▶ _STATED GOAL_:
Copy the listing below word for word, beginning at the line that contains "As seen in the" and continuing through the last line of the listing.

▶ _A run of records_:
-=-=-=-=-

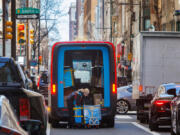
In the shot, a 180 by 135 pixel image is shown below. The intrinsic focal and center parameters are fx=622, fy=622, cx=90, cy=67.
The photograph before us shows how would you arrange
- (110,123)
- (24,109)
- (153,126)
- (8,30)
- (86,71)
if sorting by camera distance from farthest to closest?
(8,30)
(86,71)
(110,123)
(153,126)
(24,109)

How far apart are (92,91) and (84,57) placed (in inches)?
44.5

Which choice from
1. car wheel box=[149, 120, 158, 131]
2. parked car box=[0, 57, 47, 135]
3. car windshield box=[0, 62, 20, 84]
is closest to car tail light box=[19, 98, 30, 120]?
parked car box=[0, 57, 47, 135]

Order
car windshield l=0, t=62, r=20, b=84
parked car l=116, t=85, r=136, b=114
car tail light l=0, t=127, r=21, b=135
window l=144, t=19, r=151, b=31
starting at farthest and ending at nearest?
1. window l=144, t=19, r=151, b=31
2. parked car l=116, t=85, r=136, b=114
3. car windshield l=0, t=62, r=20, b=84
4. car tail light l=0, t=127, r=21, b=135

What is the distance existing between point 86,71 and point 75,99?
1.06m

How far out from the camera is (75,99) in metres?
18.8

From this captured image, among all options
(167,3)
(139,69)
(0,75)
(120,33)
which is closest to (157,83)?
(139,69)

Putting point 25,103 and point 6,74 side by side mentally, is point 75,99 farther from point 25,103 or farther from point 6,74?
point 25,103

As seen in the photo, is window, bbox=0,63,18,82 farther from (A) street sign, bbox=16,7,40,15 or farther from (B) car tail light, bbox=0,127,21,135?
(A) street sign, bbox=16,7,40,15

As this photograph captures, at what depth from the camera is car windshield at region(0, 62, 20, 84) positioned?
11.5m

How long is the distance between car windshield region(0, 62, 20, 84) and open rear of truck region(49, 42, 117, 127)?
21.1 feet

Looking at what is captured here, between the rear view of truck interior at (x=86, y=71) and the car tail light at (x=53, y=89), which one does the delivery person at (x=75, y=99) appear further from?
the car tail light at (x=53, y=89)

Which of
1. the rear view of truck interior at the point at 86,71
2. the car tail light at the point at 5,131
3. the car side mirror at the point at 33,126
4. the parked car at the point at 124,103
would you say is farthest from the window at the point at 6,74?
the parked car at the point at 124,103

-=-=-=-=-

▶ _SOLVED PROBLEM_:
As seen in the photo, is window, bbox=0,63,18,82 farther from (A) street sign, bbox=16,7,40,15 or farther from (B) car tail light, bbox=0,127,21,135?
(A) street sign, bbox=16,7,40,15

As this photograph captures, at what depth from the camera is car windshield at region(0, 62, 20, 84) positioned?
11.5m

How long is the distance between car windshield region(0, 62, 20, 84) and open rear of truck region(49, 42, 117, 127)?
21.1 feet

Looking at what is captured here, between the rear view of truck interior at (x=86, y=71) and the car tail light at (x=53, y=89), which one does the delivery person at (x=75, y=99) appear further from?
the car tail light at (x=53, y=89)

Which of
1. the rear view of truck interior at the point at 86,71
2. the car tail light at the point at 5,131
3. the car side mirror at the point at 33,126
4. the parked car at the point at 124,103
would you say is farthest from the window at the point at 6,74?
the parked car at the point at 124,103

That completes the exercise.